### [ABOUT THIS TASK]
Return everything in the news report on the Kidal car bombing from "There was no" down to "Tuareg separatist rebellion.", copied word for word.

There was no immediate claim of responsibility for the attack at
0645 local time (1:45 a.m. EST) on the Malian Solidarity Bank, which
was being guarded Mali's army and the U.N. peacekeeping mission
known as MINUSMA.
"A car bomb targeted MINUSMA forces and the Malian army who were
guarding the building of the Malian Solidarity Bank in the centre of
Kidal," said a statement by MINUSMA, which condemned the attack.
"The explosion caused the death of two Senegalese blue helmets and
also caused a number of serious injuries among the ranks of the
Malian national guard and MINUSMA," the statement said.
Some fighters linked to al Qaeda are still holding out in the north
nearly a year after the start of a French offensive aiming to drive
them from the desert region they occupied for most of 2012 after
hijacking a Tuareg separatist rebellion.
A military source said MINUSMA troops were guarding the outside of
the bank while the Malians protected the inside.

### [DATA PROVIDED]
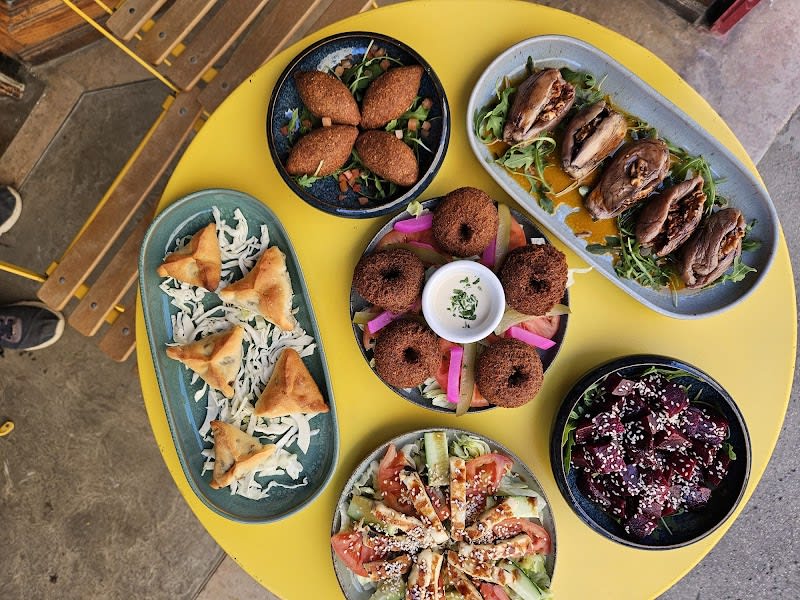 Sofrati Restaurant — photo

### [ANSWER FOR THE TASK]
There was no immediate claim of responsibility for the attack at
0645 local time (1:45 a.m. EST) on the Malian Solidarity Bank, which
was being guarded Mali's army and the U.N. peacekeeping mission
known as MINUSMA.
"A car bomb targeted MINUSMA forces and the Malian army who were
guarding the building of the Malian Solidarity Bank in the centre of
Kidal," said a statement by MINUSMA, which condemned the attack.
"The explosion caused the death of two Senegalese blue helmets and
also caused a number of serious injuries among the ranks of the
Malian national guard and MINUSMA," the statement said.
Some fighters linked to al Qaeda are still holding out in the north
nearly a year after the start of a French offensive aiming to drive
them from the desert region they occupied for most of 2012 after
hijacking a Tuareg separatist rebellion.